Lee led off the last of the fourth by beating out an infield hit before Murray whiffed the next Cubs batter for the first out.
Then a strange sequence of events took place. Tryntin Keihn stepped to the plate, and both he and Lee were safe on Keihn’s fielder’s choice grounder.
But then the umpires huddled, ruled that Keihn had batted out of turn, and called him out. Lee had to return to first base with two away.
However, Keihn returned to the plate again for another at-bat, and Murray struck him out on three pitches to end the inning.
In the top of the fifth inning, Boatright laced a double to centerfield, sandwiched between a pair of Bell strikeouts, and Boatright took third on an error on the play.
But Boatright didn’t score as Bell induced the fourth batter in the frame to ground out 6-3 to end the half-inning.
The Cubs scored their final three runs off Yankee relief pitching in the bottom of the fifth. Murray retired the first batter he faced on a 6-3 groundout and left the mound after hurling 87 pitches.
Alex Middleton came to the hill for the Yankees, and Bane singled to centerfield on a 2-2 pitch. Bell was issued an intentional walk, and both Bane and Bell moved into scoring position on a passed ball. Rees Schetgen walked on a full-count pitch to load the sacks.
Middleton plunked Gavin Hileman on a 2-1 pitch, forcing Bane across the plate, and Grubbs came in to pitch for the Yankees with the bags still juiced.
Lee popped up, the fielder dropped the ball, and Bell crossed the plate. The infield-fly rule applied, Lee was out, but Bell’s run still counted.
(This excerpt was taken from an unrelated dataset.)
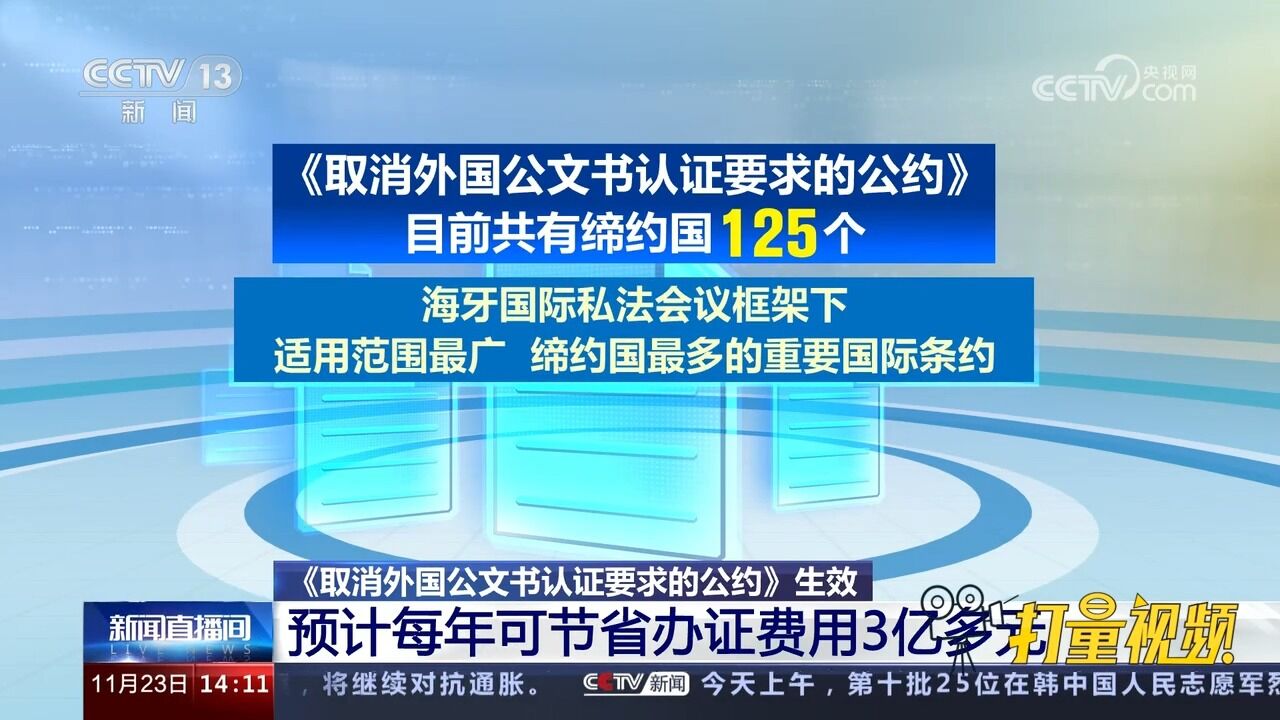 《取消外国公文书认证要求的公约》生效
With two away, Kaden Stoffer beat out an infield hit and Schetgen crossed the plate, boosting the Cubs’ lead to 6-1. Grubbs whiffed the next batter on three pitches to end the inning.
In the top of the sixth inning, leadoff batter Middleton reached base on a fielding error before Bell fanned the next batter on three pitches for his 12th strikeout of the game.
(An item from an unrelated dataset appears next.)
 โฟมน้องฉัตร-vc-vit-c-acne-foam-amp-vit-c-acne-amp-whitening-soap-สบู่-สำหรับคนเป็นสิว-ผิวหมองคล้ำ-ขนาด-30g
“Carson is one of the hardest-working kids in the League,” Manager Tom Bell said of his son. “He has a real passion for the game, and I expect him to play baseball for a long time.”
Bell left the hill after tossing 87 pitches, and Bane came to the mound for the Cubs to finish the deal.
Bane did so by whiffing the first batter he faced on five pitches, and induced the batter after that to ground out 1-3, ending the game at 7:54 p.m. after 1:34 of playing time.
After the game, the Yankees received runner-up medallions and the Cubs received champion medallions plus rings for winning both the regular season and city tournament titles.
“I’m really proud of our guys,” Manager Boatright added. “We were a young team this season, no one expected us to be here, and we improved a lot. With what we have returning next year, I’m already excited about next season.”
Manager Bell is one of the coaches of the New Castle 12U All-Star Team that will begin tournament play a little later this summer.
“Ever since they were eight, the goal for our guys has been to get to South Williamsport (site of Little League World Series),” Manager Bell added. “We have a good team, plan to practice twice a day, and see how far we can get.”